222 14:00 <fjahr> yeah, it's a bit confusing because what you can do =/= what you should do
223 14:01 <sipa> jnewbery: haha, digested
224 14:01 <fjahr> I will improve docs certainly :)
225 14:01 <fjahr> #endmeeting
226 14:01 <nehan> thanks fjahr!
227 14:01 <andrewtoth> thanks fjahr!
228 14:01 <fjahr> went by way too fast again. Thanks everyone!
229 14:01 <troygiorshev> thanks fjakr!
231 14:02 <troygiorshev> fjahr*
232 14:02 <jnewbery> thanks fjahr. Thanks sipa. Really interesting discussion
233 14:02 <fjahr> I really appreciate the feedback!
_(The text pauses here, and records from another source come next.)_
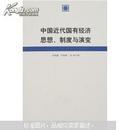 中国近代国有经济思想、制度与演变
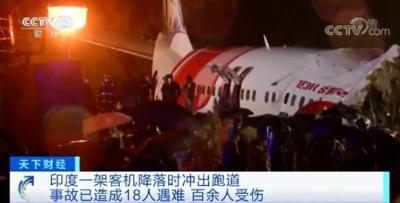 还是波音!印度载190人客机冲出跑道断裂解体 已致18人遇难百余人受伤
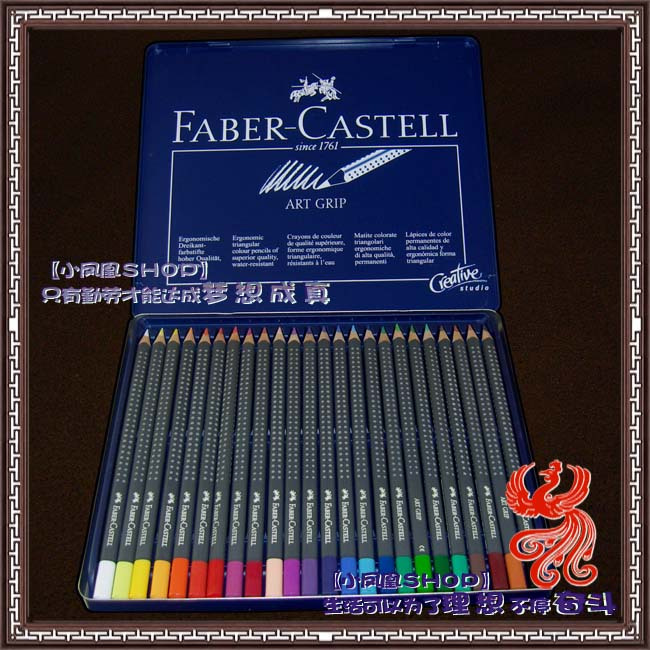 Набор карандашей Faber/Castell  24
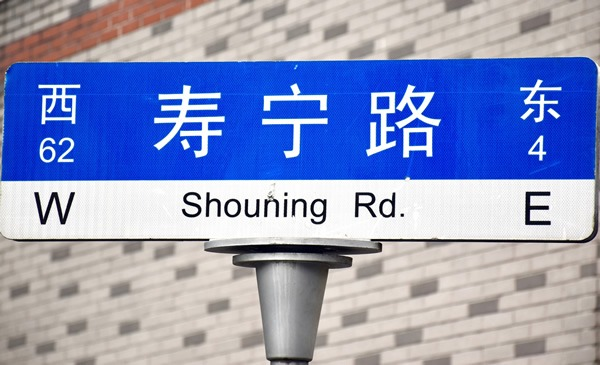 Shanghai street signs are in English and Mandarin, and have NWSE markings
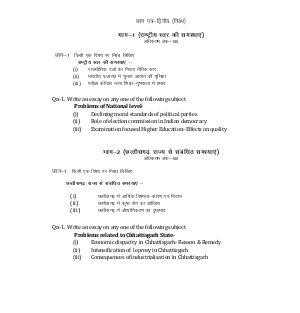 IAS-PCS-Question Paper -2 (Essay)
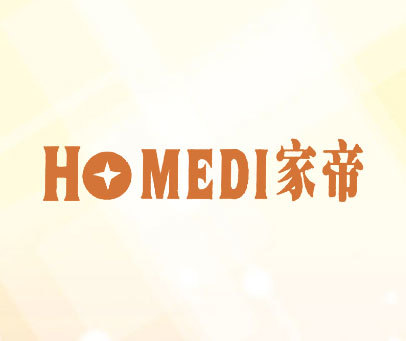 家帝-HOMEDI
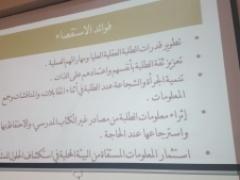 برنامج التعلم بالاستقصاء ضمن قائمة برامج التدريب الصيفية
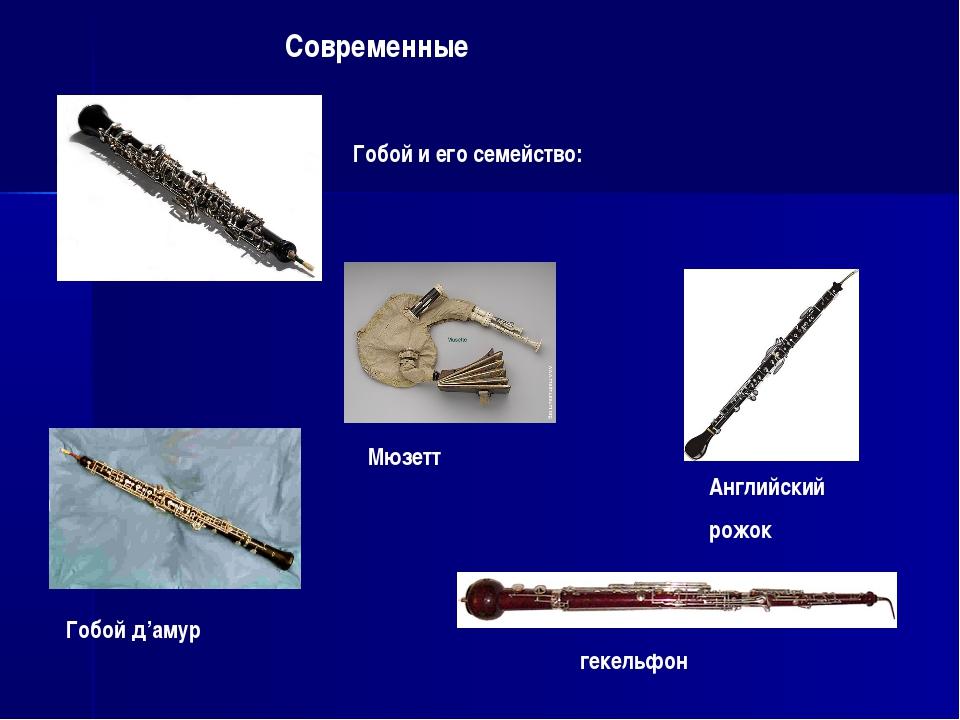 Современные Гобой и его семейство: Мюзетт Гобой д'амур Английский рожок гекел...
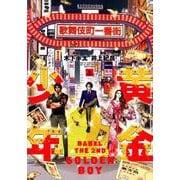 黄金少年BABEL THE2ND 上(ヒーローズコミックス) [コミック]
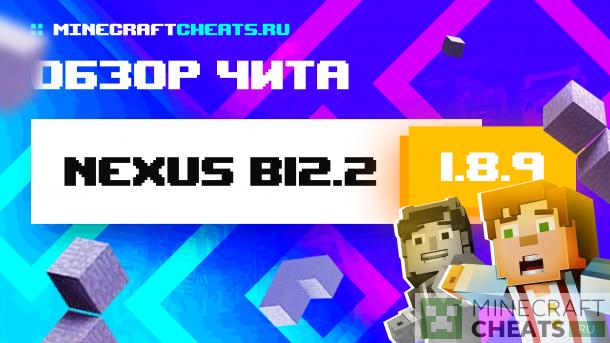 Чит Nexus b12.2 на Майнкрафт 1.8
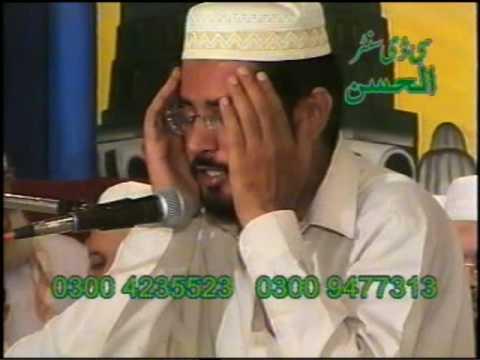 Download Tilawah Shaikh Qari Abdul Majid Noor Soorah Ibraheem 2/2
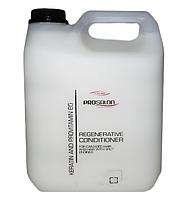PROSALON Бальзам концентрат для волос с кератином и провитамином В5, 5000мл 0034 ( канистра)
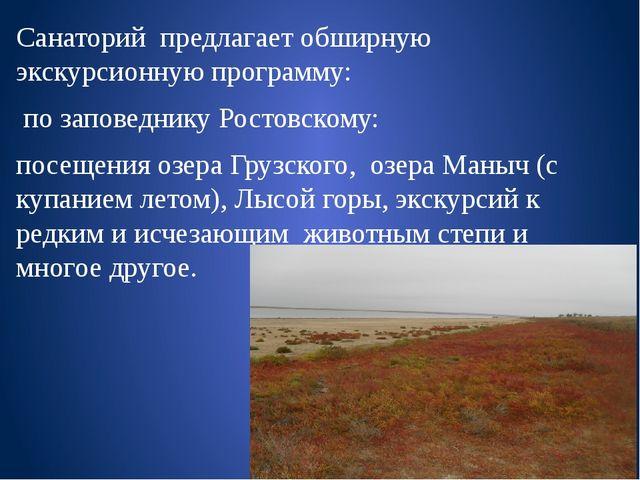 Санаторий предлагает обширную экскурсионную программу: по заповеднику Ростов...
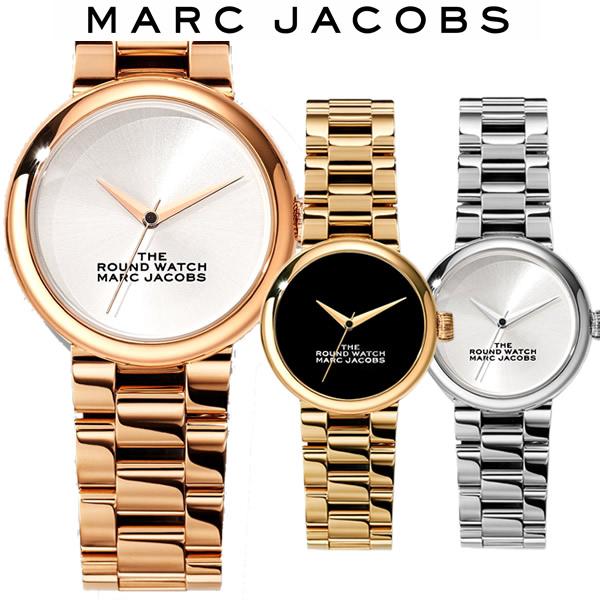 【送料無料】MARC JACOBS マークジェイコブス THE ROUND WATCH ラウンドウォッチ レディース 女性 腕時計 ウォッチ MJ0120179278 MJ0120179279 MJ0120179280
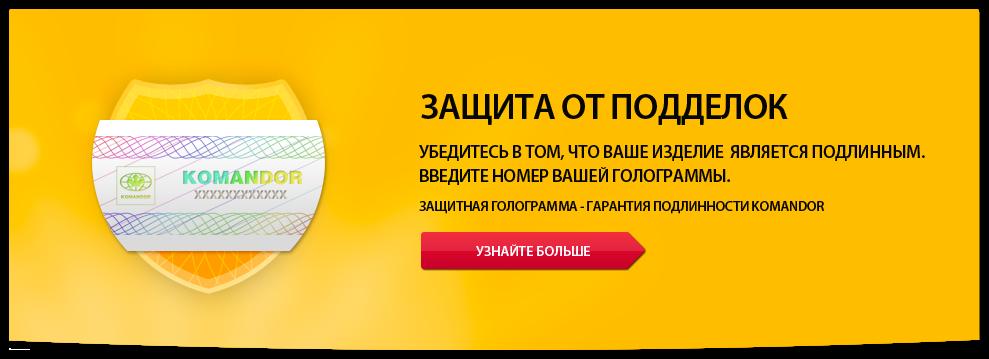Шкафы купе командор нефтеюганск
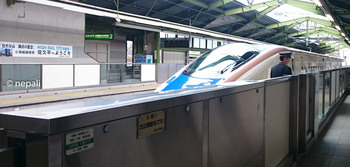 DSC_0008北陸新幹線.jpg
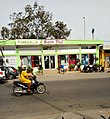 Devanture pharmacie a godomey au Bénin.jpg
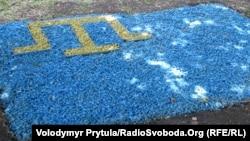 "Ukraine -- Ukrainian and Crimean Tatar flags of stones laid out in the park adjacent to ""Marakand"", Simferopol, 05Jul2012"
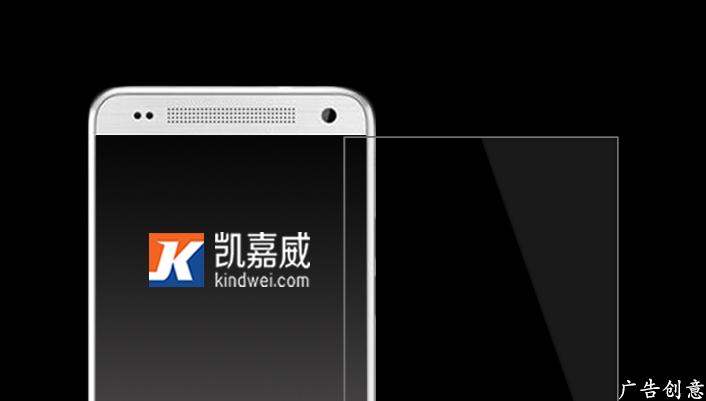 HTC M8 mini 钢化玻璃保护膜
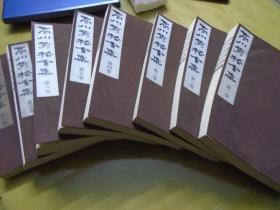 【日本原版围棋书】高川秀格全集(全八卷/套,大开本线装,高川秀格九段著)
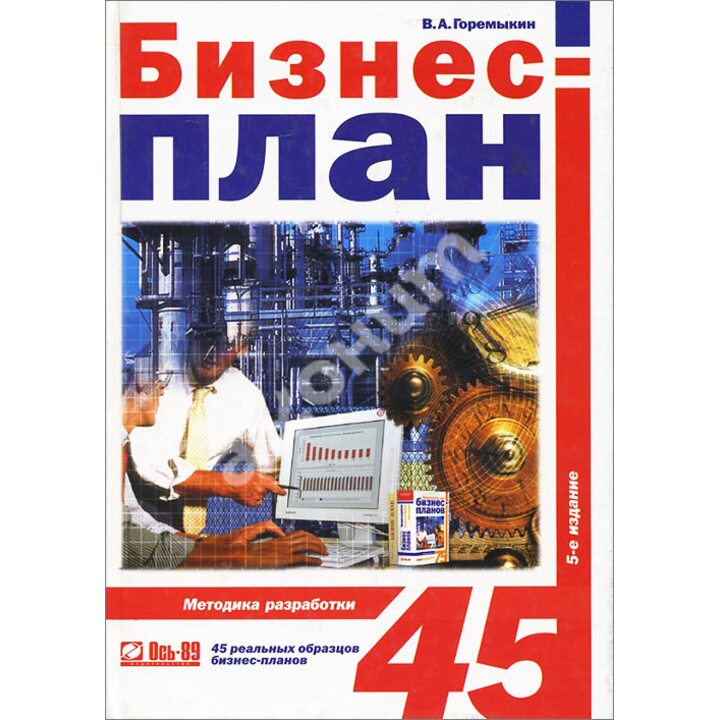 Бизнес-план. Методика разработки. 45 реальных образцов бизнес-планов - Виктор Горемыкин (978-5-98534-796-8)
234 14:02 <emzy> thanks fjahr!
235 14:02 <lightlike> thank fjahr
236 14:02 <michaelfolkson> Time flies when you are having fun fjahr. Nice work
237 14:02 <compress> thanks fjahr
238 14:02 <fjahr> Thanks sipa!
239 14:02 <sipa> fjahr: yw, and thanks for hosting again
240 14:02 <figs> thanks everyone
241 14:06 <SirRichard> Thanks everyone, great discussion. Great to learn and follow along.